Non, ce ne sont pas les armes nucléaires,
ce n'est pas l'immigration
et ce n'est pas la malaria.
Je suis ici pour parler des films.
Tout à fait sérieusement,
les fiilms sont très importants.
Avec un film, nous pouvons
être follement divertis
et nous pouvons être transportés
grâce à la narration.
La narration est très importante.
Les histoires nous disent
ce que la société estime,
elles nous offrent des leçons,
elles partagent
et préservent notre histoire.
Les histoires sont formidables.
Mais les histoires n'offrent pas
à tout le monde
la même opportunité
d'y faire une apparition,
surtout pas les histoires
compartimentées sous la forme
de films américains.
Dans les films, curieusement,
les femmes sont encore
effacées et marginalisées
de beaucoup de nos histoires.
J'ai appris cela il y a 10 ans
pour la première fois,
lors de ma première étude
des rôles sexospécifiques
dans les films tout public.
Depuis, j'ai conduit plus de 30 études.
Mon équipe est fatiguée.
J'ai dédiée ma vie,
en tant que chercheuse et activiste,
à combattre la crise de l'inclusion
à Hollywood.
Aujourd'hui, j'aimerais
vous parler de cette crise,
de l'inégalité des sexes dans les films,
de comment elle est perpétuée
et puis je vais vous dire
comment nous allons y remédier.
Cependant, j'ai une mise en garde
avant de commencer :
mes données sont vraiment déprimantes.
J'aimerais m'excuser d'avance
car je vais tous vous mettre
de très mauvaise humeur.
Mais, à la fin,
je vais améliorer votre humeur
et présenter un aspect positif
afin de remédier à cette situation
dans laquelle nous sommes
depuis très, très longtemps.
Commençons par la gravité de la situation.
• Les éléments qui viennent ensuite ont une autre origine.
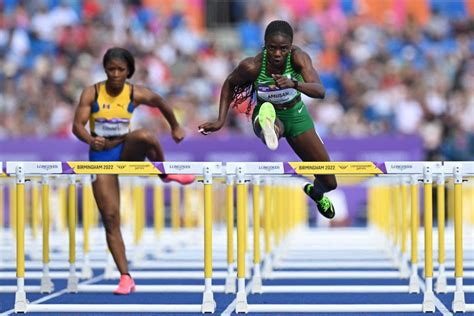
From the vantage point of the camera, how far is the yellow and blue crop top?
35.0 ft

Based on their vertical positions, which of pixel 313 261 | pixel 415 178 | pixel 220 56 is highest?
pixel 220 56

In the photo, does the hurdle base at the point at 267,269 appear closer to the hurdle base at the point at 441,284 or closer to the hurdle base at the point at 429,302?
the hurdle base at the point at 441,284

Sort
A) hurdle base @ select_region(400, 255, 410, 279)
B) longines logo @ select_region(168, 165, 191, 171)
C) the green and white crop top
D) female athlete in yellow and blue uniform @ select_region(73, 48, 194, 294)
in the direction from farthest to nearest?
hurdle base @ select_region(400, 255, 410, 279)
female athlete in yellow and blue uniform @ select_region(73, 48, 194, 294)
the green and white crop top
longines logo @ select_region(168, 165, 191, 171)

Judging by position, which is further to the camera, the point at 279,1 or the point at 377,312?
the point at 279,1

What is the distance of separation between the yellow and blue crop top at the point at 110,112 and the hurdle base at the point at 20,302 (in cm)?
216

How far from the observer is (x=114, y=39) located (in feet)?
88.0

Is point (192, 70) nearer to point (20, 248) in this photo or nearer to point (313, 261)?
point (313, 261)

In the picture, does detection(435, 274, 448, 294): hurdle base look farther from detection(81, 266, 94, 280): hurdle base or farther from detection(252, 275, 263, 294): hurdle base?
detection(81, 266, 94, 280): hurdle base

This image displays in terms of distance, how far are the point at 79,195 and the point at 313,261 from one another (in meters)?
7.10

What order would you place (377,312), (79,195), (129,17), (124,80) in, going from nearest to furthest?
(377,312)
(124,80)
(79,195)
(129,17)

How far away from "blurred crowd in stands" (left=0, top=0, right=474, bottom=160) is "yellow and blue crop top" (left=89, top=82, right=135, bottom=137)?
11.8 meters

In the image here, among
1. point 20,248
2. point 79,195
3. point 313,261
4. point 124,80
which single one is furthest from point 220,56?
point 20,248

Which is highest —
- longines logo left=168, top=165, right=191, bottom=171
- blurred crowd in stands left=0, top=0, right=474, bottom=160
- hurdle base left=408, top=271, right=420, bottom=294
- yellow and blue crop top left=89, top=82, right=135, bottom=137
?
blurred crowd in stands left=0, top=0, right=474, bottom=160

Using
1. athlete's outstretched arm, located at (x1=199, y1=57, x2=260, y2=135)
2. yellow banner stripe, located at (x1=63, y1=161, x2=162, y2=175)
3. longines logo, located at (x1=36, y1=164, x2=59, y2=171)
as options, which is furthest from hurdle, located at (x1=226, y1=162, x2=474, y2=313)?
longines logo, located at (x1=36, y1=164, x2=59, y2=171)
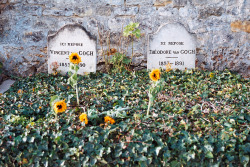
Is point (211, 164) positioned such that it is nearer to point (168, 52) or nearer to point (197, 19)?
point (168, 52)

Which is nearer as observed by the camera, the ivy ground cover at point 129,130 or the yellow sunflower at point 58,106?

Tous les ans, mon équipe de recherche
examine les 100 plus gros succès
du box-office aux États-Unis.
Nous considérons toute personne qui parle
ou est nommée à l'écran.
Pour compter dans une de mes études,
le personnage n'a qu'à dire un mot.
La barre est basse.
(Rires)
Jusqu'ici, j'ai regardé 800 films
entre 2007 et 2015,
cataloguant tout personnage
qui parle à l'écran
selon son genre, sa race, son ethnie,
s'il est LGBT ou a un handicap.
Jetons un œil à des tendances
très problématiques.
Tout d'abord, les femmes sont encore
sensiblement absentes à l'écran.
Dans 800 films et parmi
35 205 personnages qui parlent,
moins d'un tiers des rôles
sont des filles ou des femmes.
Moins d'un tiers !
Il n'y a eu aucun changement
entre 2007 et 2015
et en comparant nos résultats
à un petit échantillonnage de films
entre 1946 et 1955,
il n'y a eu aucun changement
en plus d'un demi siècle.
Plus d'un demi siècle !
Mais nous représentons
la moitié de la population.
Si nous regardons
l’intersectionnalité dans ces données,
ce à quoi on s'intéresse aujourd'hui,
cela dépeint une image
encore plus problématique.
Parmi les films du top 100
de l'année dernière,
dans 48 films il n'y a aucun personnage
noir ou afro-américain qui parle,
aucun.
70 films étaient dépourvus de personnage
asiatique ou asio-américain qui parle
et féminin.
Aucun.
Dans 84 films il n'y avait aucun
personnage féminin avec un handicap.
Et 93 étaient dépourvus de personnage
féminin lesbien, bisexuel ou transgenre.
Ce n'est pas de la sous-représentation,
c'est de la suppression
et c'est une épidémie d'invisibilité.
Si au-delà des profils représentés,
on regarde les protagonistes,
l'histoire est toujours problématique.
Sur 100 films l'année dernière,
dans seulement 32 il y avait
un personnage principal féminin
dirigeant ou codirigeant l'action.
Dans seulement 3 films sur 100
il y avait une femme
sous-représentée menant l'histoire
et une seule femme d'une autre origine
qui avait au moins 45 ans
à la sortie du film au cinéma.
Considérons la représentation.
En plus des chiffres que vous avez vus,
les femmes ont beaucoup plus de chances
d'être sexualisées dans les films
que leurs homologues masculins.
En fait, elles ont
trois fois plus de chances
d'être montrées
dans une tenue révélatrice,
en partie nues,
et ont bien plus de chances d'être minces.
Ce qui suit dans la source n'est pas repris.